The board of directors will, after the listing of the Synsam Group’s shares on Nasdaq Stockholm, comply with the Code and Nasdaq Stockholm’s Rule Book for Issuers, as well as other Swedish and foreign laws and regulations, as applicable.
The board of directors’ responsibility is further regulated in Synsam Group’s articles of association, directions given by the general meeting and rules of procedure for the board of directors of the company adopted by the board of directors.
The assignments of the board of directors include, among other things, to set objectives and strategies, ensure that there are effective systems for follow-up and control of the company’s operations, and ensure that there is satisfactory control of the company’s compliance with legislation and other regulations applicable to the company’s operations. The board of directors decides on the company’s business direction, strategy, business plan, resources and capital structure, organisation, acquisitions, major investments, divestments, annual and interim reports and other general issues of a strategic nature. In addition, the board of directors addresses issues and makes decisions regarding other matters considered to be outside the scope of the CEO’s authority.
The board of directors shall also define appropriate guidelines to govern Synsam Group’s conduct in society, with the aim of ensuring its long-term value creation capability as well as ensure that the company’s disclosure of information is characterised by transparency and is accurate, reliable, relevant and not misleading. In addition, the assignments of the board of directors include appointing, evaluating and if necessary removing the CEO.

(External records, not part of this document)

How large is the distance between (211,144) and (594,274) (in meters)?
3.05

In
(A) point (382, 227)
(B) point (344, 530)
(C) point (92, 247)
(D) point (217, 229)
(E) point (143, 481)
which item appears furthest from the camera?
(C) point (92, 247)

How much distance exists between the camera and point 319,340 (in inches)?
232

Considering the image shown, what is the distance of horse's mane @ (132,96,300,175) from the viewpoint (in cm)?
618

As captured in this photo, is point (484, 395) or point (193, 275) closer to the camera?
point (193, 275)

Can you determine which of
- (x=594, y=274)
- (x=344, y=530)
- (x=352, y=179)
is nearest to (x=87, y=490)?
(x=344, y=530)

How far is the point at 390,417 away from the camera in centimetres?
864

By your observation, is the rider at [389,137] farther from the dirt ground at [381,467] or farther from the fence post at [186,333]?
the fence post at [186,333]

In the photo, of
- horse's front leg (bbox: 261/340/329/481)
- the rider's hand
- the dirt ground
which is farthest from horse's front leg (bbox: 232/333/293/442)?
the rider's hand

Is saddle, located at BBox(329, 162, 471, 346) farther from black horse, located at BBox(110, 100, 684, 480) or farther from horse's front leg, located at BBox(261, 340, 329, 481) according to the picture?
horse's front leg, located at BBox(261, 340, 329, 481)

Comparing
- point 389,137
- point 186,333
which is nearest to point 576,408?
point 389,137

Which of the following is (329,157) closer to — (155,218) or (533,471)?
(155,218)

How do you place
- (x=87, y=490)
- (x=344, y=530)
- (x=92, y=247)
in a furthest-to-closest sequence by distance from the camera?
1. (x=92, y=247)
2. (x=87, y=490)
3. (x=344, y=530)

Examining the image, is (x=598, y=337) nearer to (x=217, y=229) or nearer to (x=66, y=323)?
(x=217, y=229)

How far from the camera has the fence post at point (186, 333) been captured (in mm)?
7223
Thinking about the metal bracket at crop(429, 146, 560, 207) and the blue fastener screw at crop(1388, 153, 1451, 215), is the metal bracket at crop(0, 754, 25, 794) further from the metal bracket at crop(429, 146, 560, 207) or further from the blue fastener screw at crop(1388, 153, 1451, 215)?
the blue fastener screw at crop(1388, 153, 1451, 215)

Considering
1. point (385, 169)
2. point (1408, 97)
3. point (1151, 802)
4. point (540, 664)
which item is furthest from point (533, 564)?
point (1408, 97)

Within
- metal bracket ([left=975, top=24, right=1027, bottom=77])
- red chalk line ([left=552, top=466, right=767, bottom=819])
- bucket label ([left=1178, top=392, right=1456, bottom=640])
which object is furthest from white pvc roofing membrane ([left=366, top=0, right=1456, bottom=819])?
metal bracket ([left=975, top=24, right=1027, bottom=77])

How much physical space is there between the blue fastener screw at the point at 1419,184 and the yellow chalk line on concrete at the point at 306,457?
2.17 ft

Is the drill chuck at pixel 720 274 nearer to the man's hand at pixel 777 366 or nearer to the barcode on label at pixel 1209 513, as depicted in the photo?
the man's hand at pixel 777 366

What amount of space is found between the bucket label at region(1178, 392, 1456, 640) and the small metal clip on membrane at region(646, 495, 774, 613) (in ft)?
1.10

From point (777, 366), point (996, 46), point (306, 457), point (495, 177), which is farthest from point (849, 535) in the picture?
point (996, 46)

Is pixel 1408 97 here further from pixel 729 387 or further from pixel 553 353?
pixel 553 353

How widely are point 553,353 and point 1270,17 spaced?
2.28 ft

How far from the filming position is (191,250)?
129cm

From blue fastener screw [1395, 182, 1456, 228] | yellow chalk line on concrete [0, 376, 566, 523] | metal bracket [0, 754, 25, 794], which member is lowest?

Members of the board of directors, except for employee representatives, are appointed annually by the annual general meeting for the period until the end of the next annual general meeting. According to the company’s articles of association, the members of the board of directors to be elected by the general meeting shall consist of 3–10 members. The company’s board of directors consists of [nine] members elected by the general meeting. Synsam Group’s board of directors follows a written procedure, which has been adopted by the board of directors and which is reviewed annually. Among other things, the procedure for the board of directors regulates the board of directors’ role and responsibility, the board of directors’ way of working and how the work is divided within the board of directors. The board of directors also adopts instructions for the CEO of Synsam, including instructions for financial reporting.